In all fairness, you can't really expect books for young adults to be James Joyce or anything -- but that doesn't mean they can't be decently written. The Narnia series, by C.S. Lewis, for example, comprised brilliant and beautiful works of literature that still hold up when you read them years later, and Maurice Sendak's Where the Wild Things Are said more about the glory and agony of childhood than most books could accomplish in 1,000 times that many words.

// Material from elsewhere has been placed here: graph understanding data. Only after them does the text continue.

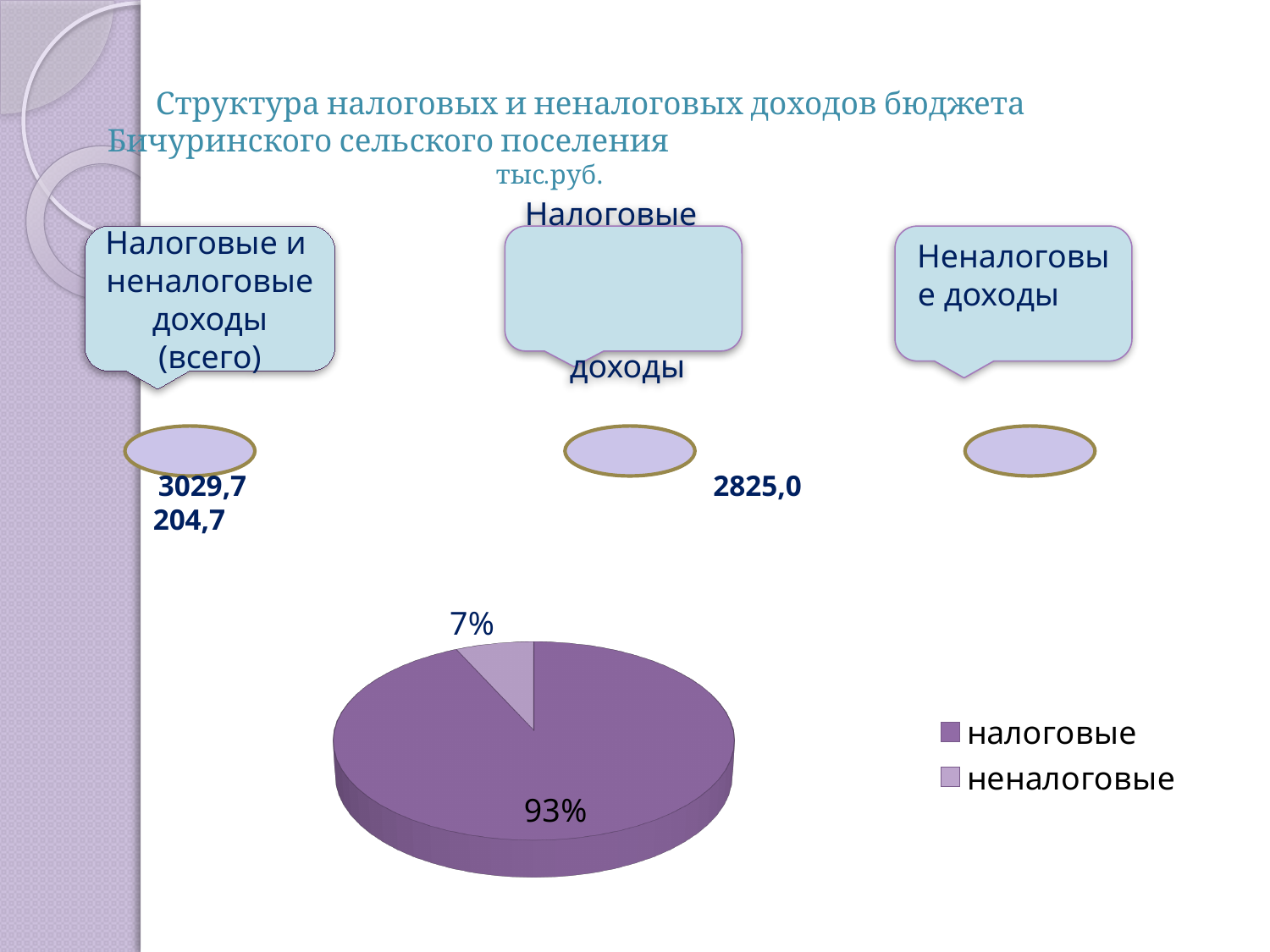
Which legend entry is shown in the lighter purple colour in the pie chart? неналоговые Which slice of the pie chart is the largest? налоговые Is the share of the "налоговые" slice greater or less than 50%? greater What kind of chart is shown on the slide? pie chart What share of the pie does the "неналоговые" slice represent? 7% What share of the pie does the "налоговые" slice represent? 93% How many slices does the pie chart have? 2 Which slice of the pie chart is the smallest? неналоговые What is the difference in percentage points between the "налоговые" and "неналоговые" slices? 86 What are the two entries listed in the pie chart's legend? налоговые, неналоговые How many entries does the legend of the pie chart list? 2 Which is larger in the pie chart, "налоговые" or "неналоговые"? налоговые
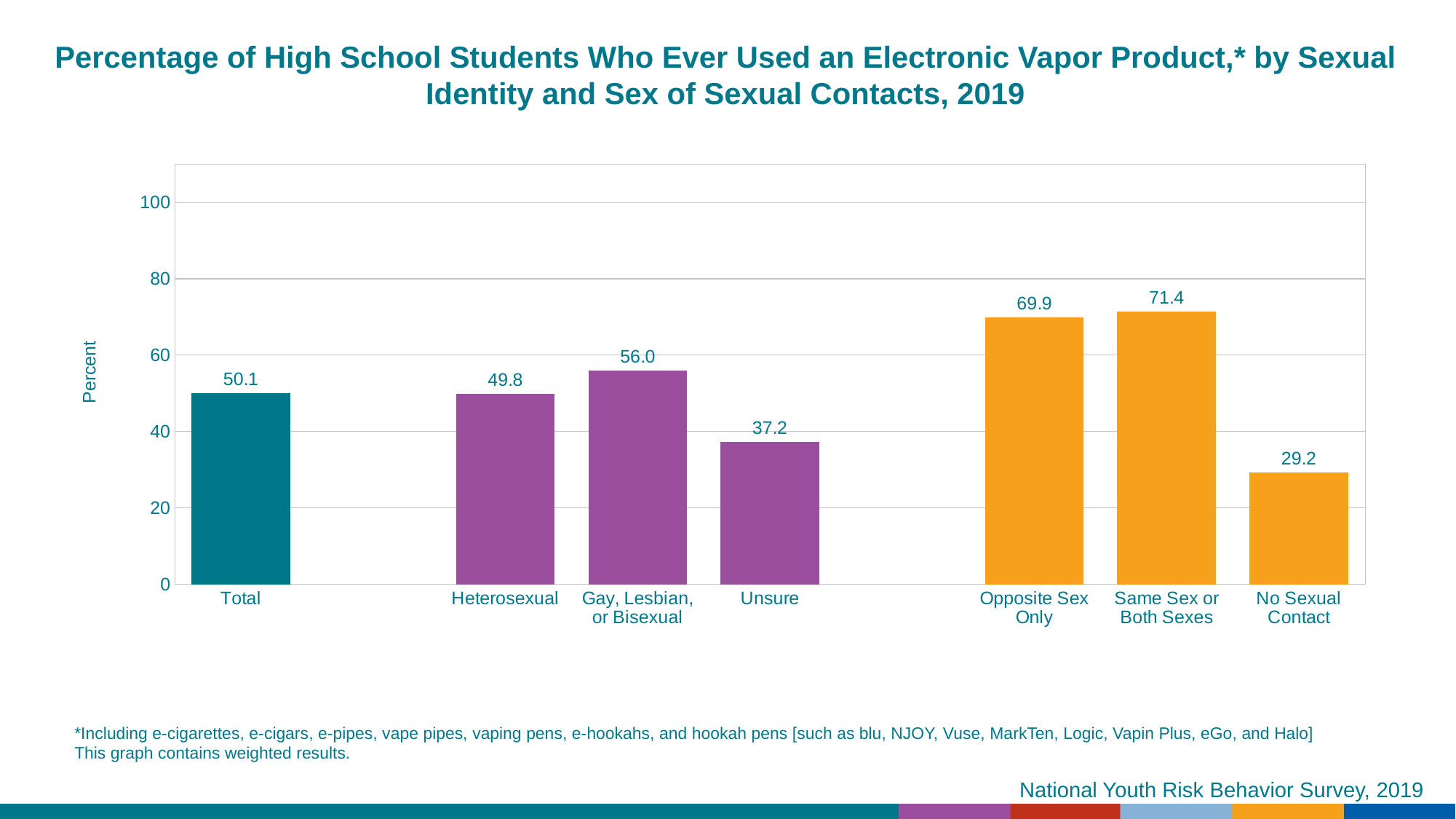
How many bars are shown in the chart? 7 Which category has the lowest value? No Sexual Contact Is the value for Opposite Sex Only greater or less than 60? greater What type of chart is shown on the slide? Bar chart Which category has the highest value? Same Sex or Both Sexes What is the value for students with No Sexual Contact? 29.2 What is the value for Unsure students? 37.2 What is the difference between the values for Opposite Sex Only and No Sexual Contact? 40.7 What is the value for Gay, Lesbian, or Bisexual students? 56.0 What is the value for Total? 50.1 Which is larger, the value for Heterosexual or the value for Unsure? Heterosexual What is the difference between the values for Gay, Lesbian, or Bisexual and Heterosexual? 6.2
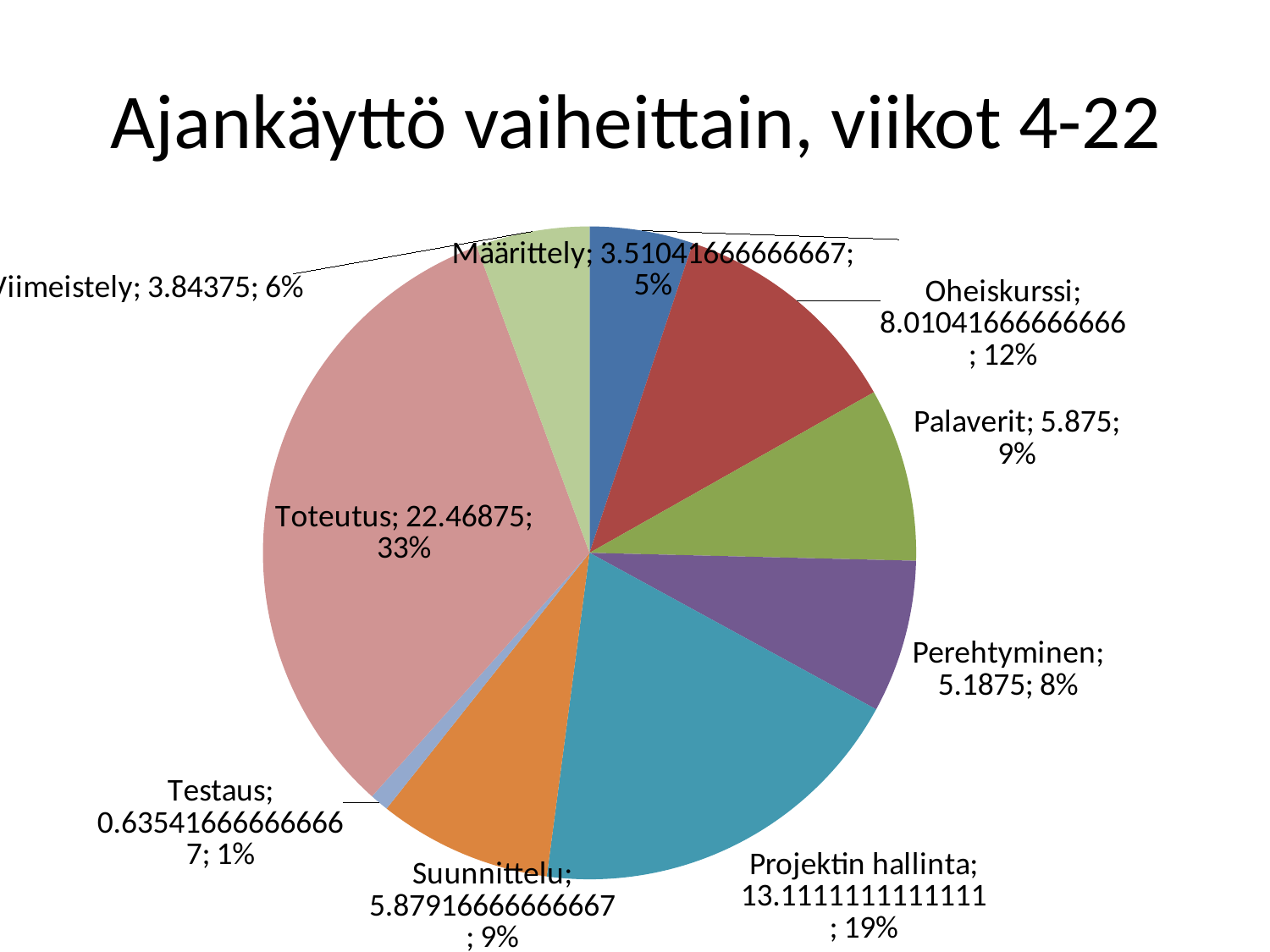
What is the value shown for Palaverit? 5.875 What is the value shown for Toteutus? 22.46875 Which category has the largest slice of the pie? Toteutus What is the difference between the values for Toteutus and Viimeistely? 18.625 How many slices does the pie chart have? 9 Which category has the smallest slice of the pie? Testaus What is the value shown for Perehtyminen? 5.1875 What is the title of the chart? Ajankäyttö vaiheittain, viikot 4-22 What kind of chart is shown on the slide? pie chart Which is larger, the value for Oheiskurssi or the value for Palaverit? Oheiskurssi What share of the pie does Toteutus represent? 33% What share of the pie does Projektin hallinta represent? 19%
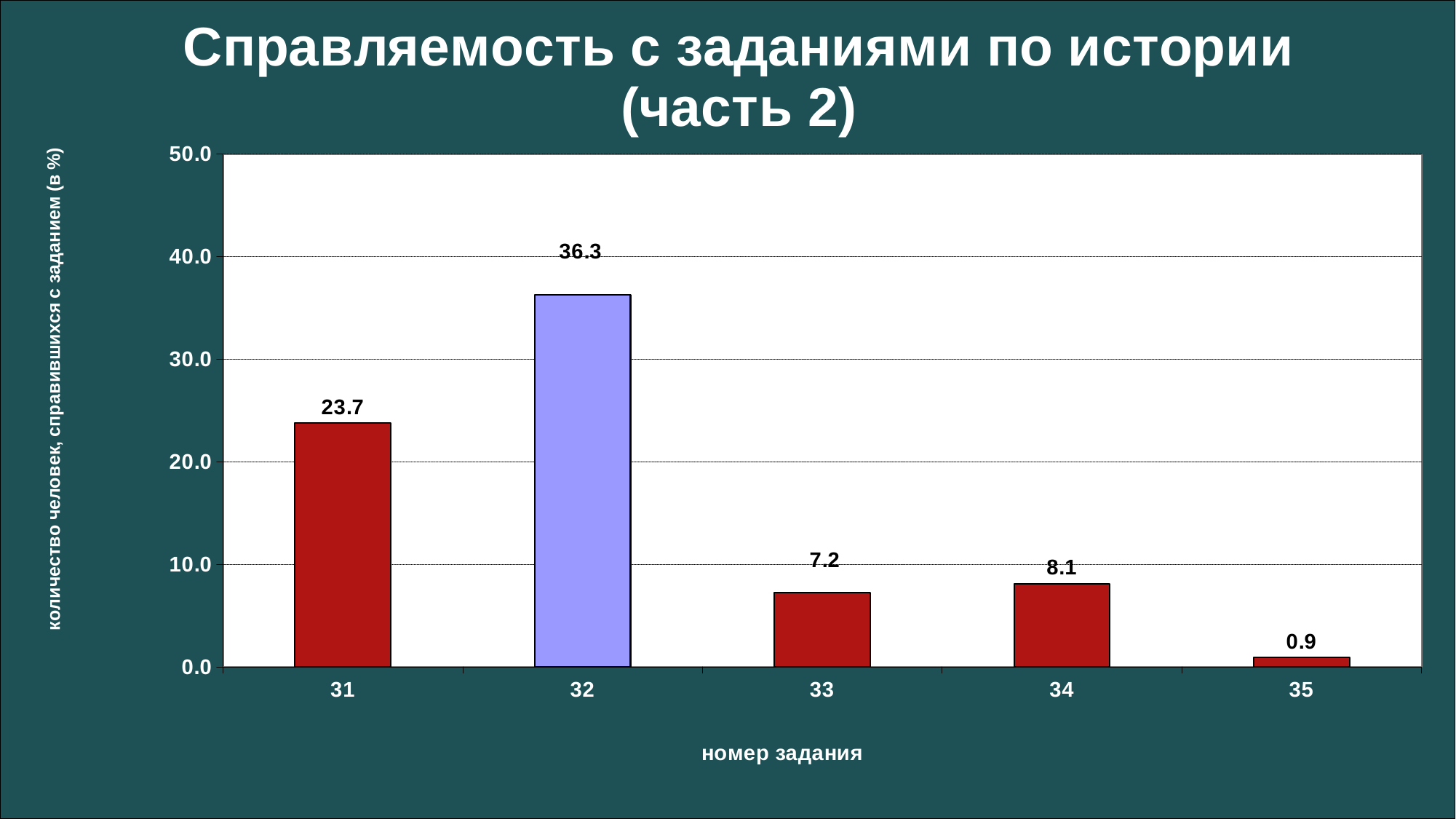
What kind of chart is shown on the slide? bar chart Is the value for task 31 greater or less than 20.0? greater What is the label of the x axis? номер задания How many task numbers are shown on the x axis? 5 What is the value for task 31? 23.7 Which task number has the highest value? 32 What is the difference between the values for task 34 and task 33? 0.9 What is the value for task 35? 0.9 Which has a larger value, task 33 or task 34? 34 What is the difference between the values for task 32 and task 31? 12.6 What is the value for task 32? 36.3 Which task number has the lowest value? 35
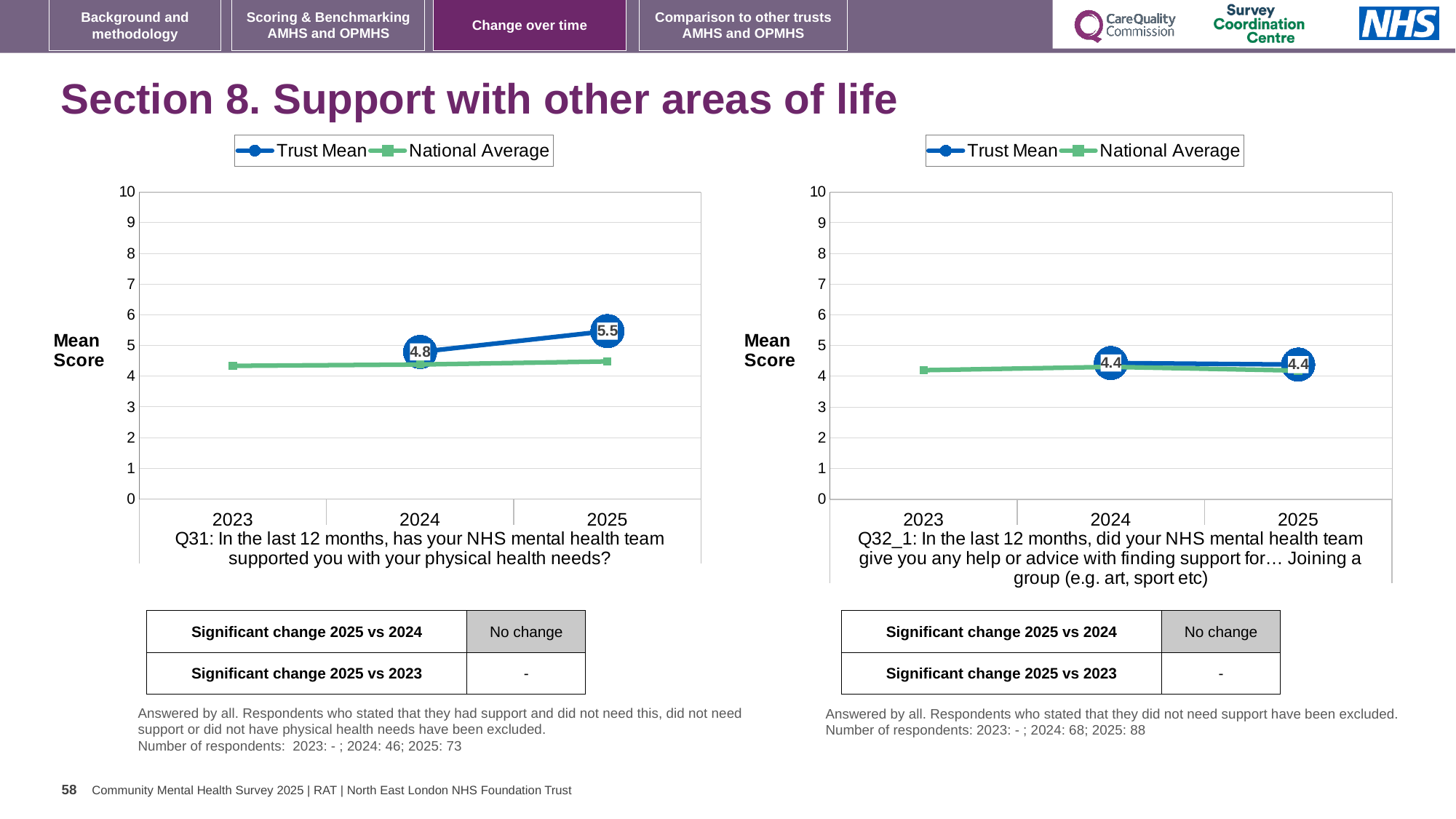
On the right chart (Q32_1), is the National Average for 2023 greater or less than 5? less On the left chart (Q31), what is the Trust Mean for 2025? 5.5 On the left chart (Q31), does the Trust Mean rise or fall from 2024 to 2025? rise What kind of chart is the right chart (Q32_1)? line chart How many years are shown on the x axis of the left chart (Q31)? 3 On the left chart (Q31), what is the Trust Mean for 2024? 4.8 On the left chart (Q31), which year has the higher Trust Mean, 2024 or 2025? 2025 On the left chart (Q31), by how much did the Trust Mean change from 2024 to 2025? 0.7 On the right chart (Q32_1), what is the Trust Mean for 2024? 4.4 On the right chart (Q32_1), what is the Trust Mean for 2025? 4.4 On the left chart (Q31), is the National Average for 2025 greater or less than 5? less How many series does the legend of the right chart (Q32_1) list? 2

Barron, on the other hand, accomplishes little but a possible setup for a morality lesson in the fourth chapter of Merlin's Dragon. Narrated from the perspective of, yep, a dragon, the chapter centers around some kind of battle and introduces at least one colorful stock character in the form of a tough, "feisty" broad who speaks in dialect and says things like "Never do that again, ye scaly upstart!" (exclamation point Barron's). What occupies the dragon's attention, though, is a contraption possessed by the opposing army:
Basilgarrad turned his head toward the dark tower in the center of the fighting -- the only flamelon contraption he hadn't yet destroyed. Was it perhaps some sort of catapult? ... Truth was, the structure didn't look dangerous. Nothing about its actual appearance gave any genuine cause for alarm. It merely smelled somehow dangerous.
How's this for a genuine cause for alarm: It's a big-ass catapult-looking thing on a battlefield. It's probably safe to assume it's somehow dangerous. The tower factors in again later, at the end of the chapter, after the dragon has an internal dialogue wherein he grows increasingly angry about something, though it's hard to understand exactly what, given the lack of context. But this paragraph, the last one before the one that concludes the chapter, seems to have significance:
He focused his gaze on the strange, unmanned tower. He'd quickly destroy it -- and then do the same to the rest of his enemies. Because, out of sheer anger and vengeance, that was what he wanted to do.
Now, granted, I don't know what happens before this or what happens next, but the connotations of Barron's word choices here seem oddly contradictory. Because destroying a menacing enemy object and killing his enemies in the midst of a battle seems like a reasonable thing to do. But the phrase "out of sheer anger and vengeance" indicates impetuousness, irrationality, meanness -- a lack of character, and the implication that the actions will not turn out well.
It's a seeming contradiction that indicates a deeper problem I'm going to go ahead and attribute to the rest of the novel: Barron's lack of control over his writing, his use of prose in a strictly denotative manner, ignoring their connotative potential. A writer who underestimates his audience: children, and their capacity to perceive more than just what is right in front of them.
On the other hand, the cover's pretty badass.